A. I think there’s some truth to that. It’s tricky to make a good living in the arts. The people that choose this as their profession must be passionate about it. They must really want that to be their life and be willing to be poor sometimes and to have more income other times. But you can’t be sure with any profession. You just do the best you can, you apply for all the jobs in the case of artists, you try to get in shows, and you try to get a gallery to represent you. Or you get more education so you can get a teaching job and work your way up. If you get an undergraduate degree to teach art, then you can teach at a community college like here, or the university. It’s not so easy to get those jobs, but that’s a very steady income.

Q. What are your biggest achievements in terms of art?
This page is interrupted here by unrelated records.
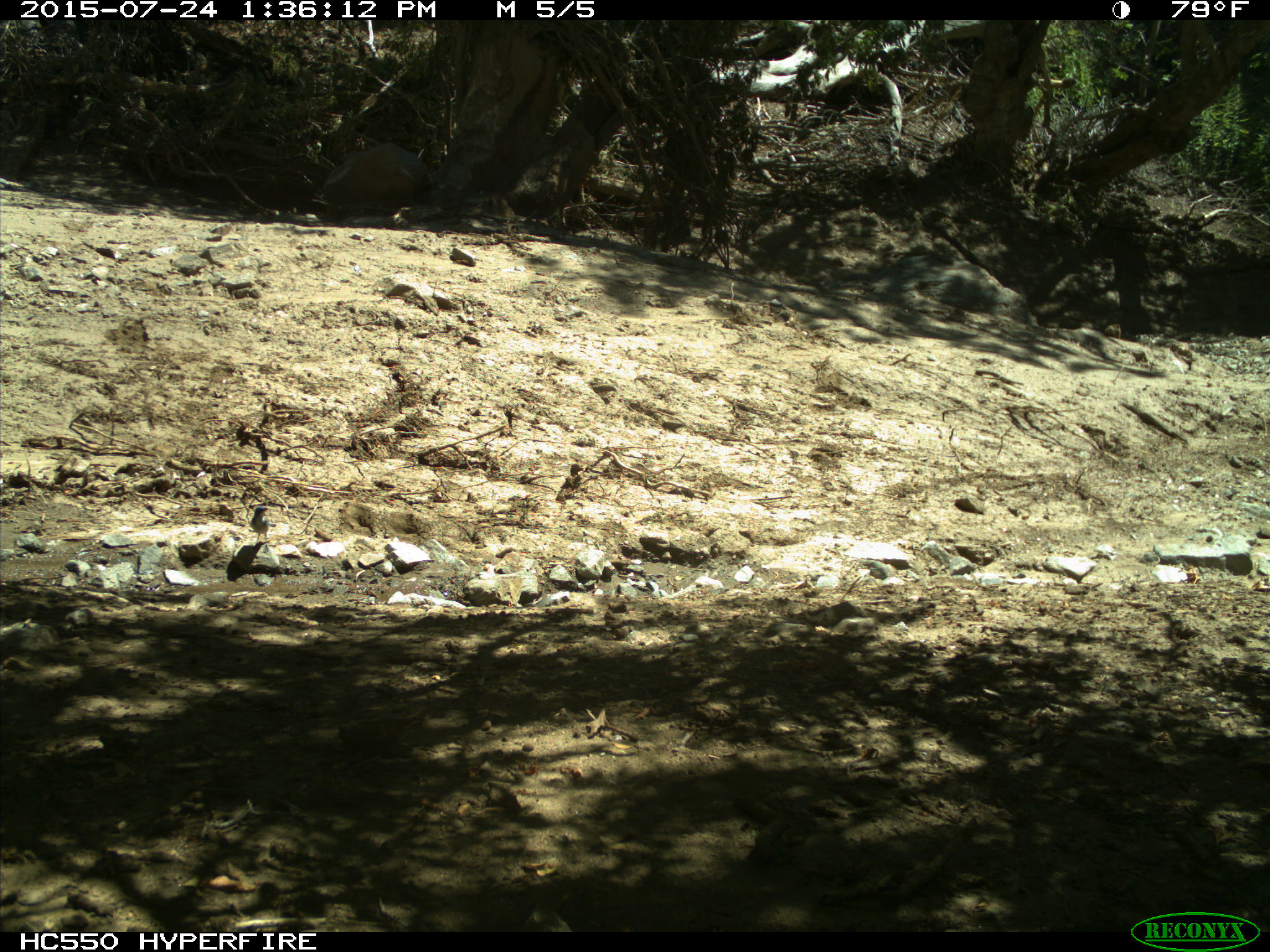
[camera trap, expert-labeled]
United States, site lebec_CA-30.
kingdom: Animalia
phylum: Chordata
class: Aves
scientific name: Aves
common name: birds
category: unidentified bird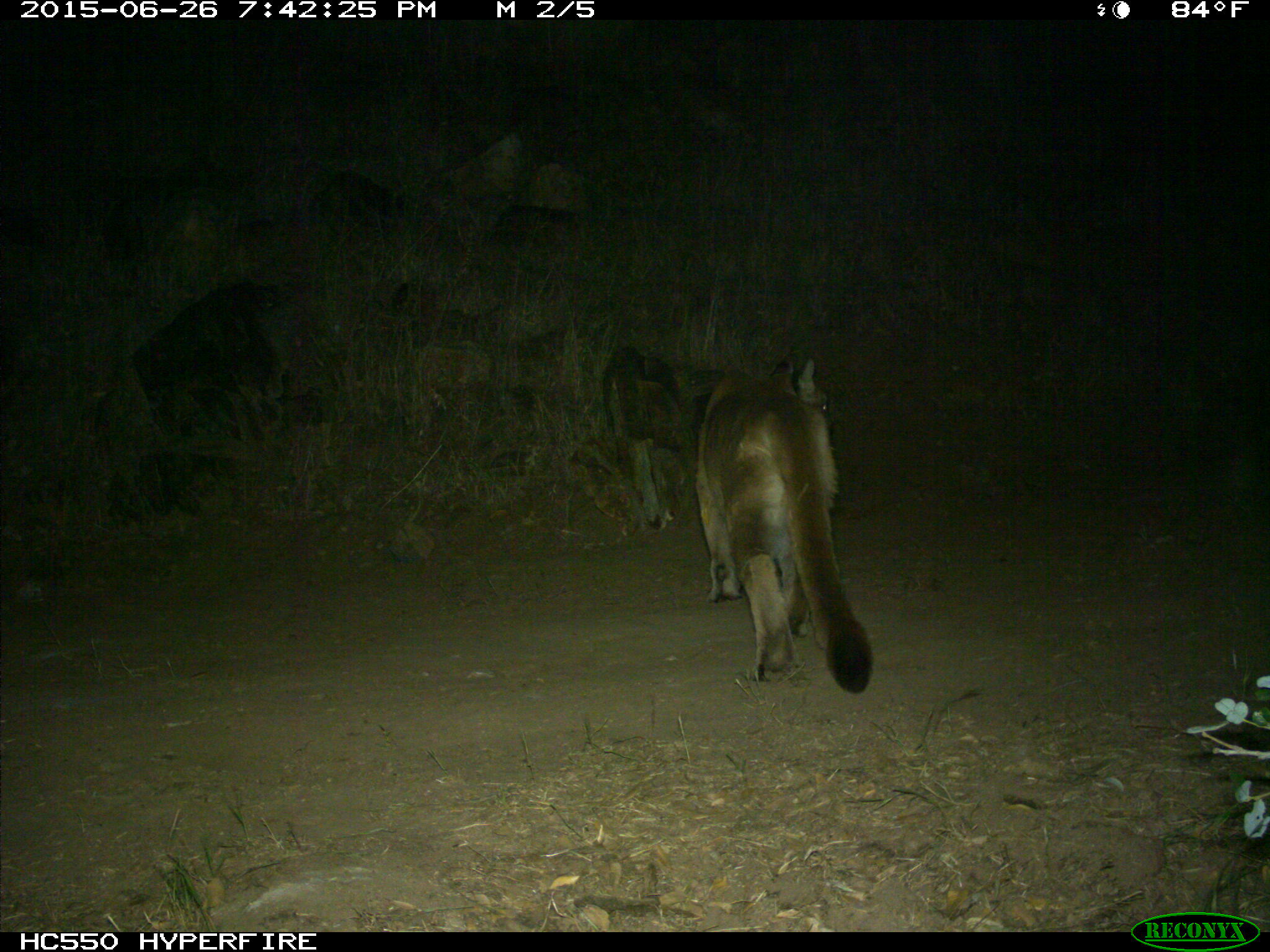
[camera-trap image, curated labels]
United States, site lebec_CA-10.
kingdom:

A. I have designed, planned and run study abroad programs for SMU in southern Mexico, Italy and Spain. It was a huge amount of work and research to set up, but also a wonderful experience because I still take students to other countries and teach them about those cultures and works of art in the regions on site. I’m proud of that work.

Q. If you weren’t an art professor, what discipline would you have taken?

A. A wildlife biologist. In high school I was interested in wolves or something, but now I can see I would be studying birds. I’m 68. If I were younger, with my current interests, I would study birds or forests. Growing up, my family always went camping. On family vacations we drove all over the United States to national and state parks. My parents were really interested in nature and wilderness. I just grew up respecting nature and wanting to know more.

Q. Is there anything you would like the readers to know about you?

A. Know I’m thankful to be here with the students of Eastfield. I’m very thankful for this community. In my classes I have students from 16 years old to 85 years old, maybe older, with every kind of background and interest. And it’s the perfect place for me to be. I’m thankful for the opportunity to teach here.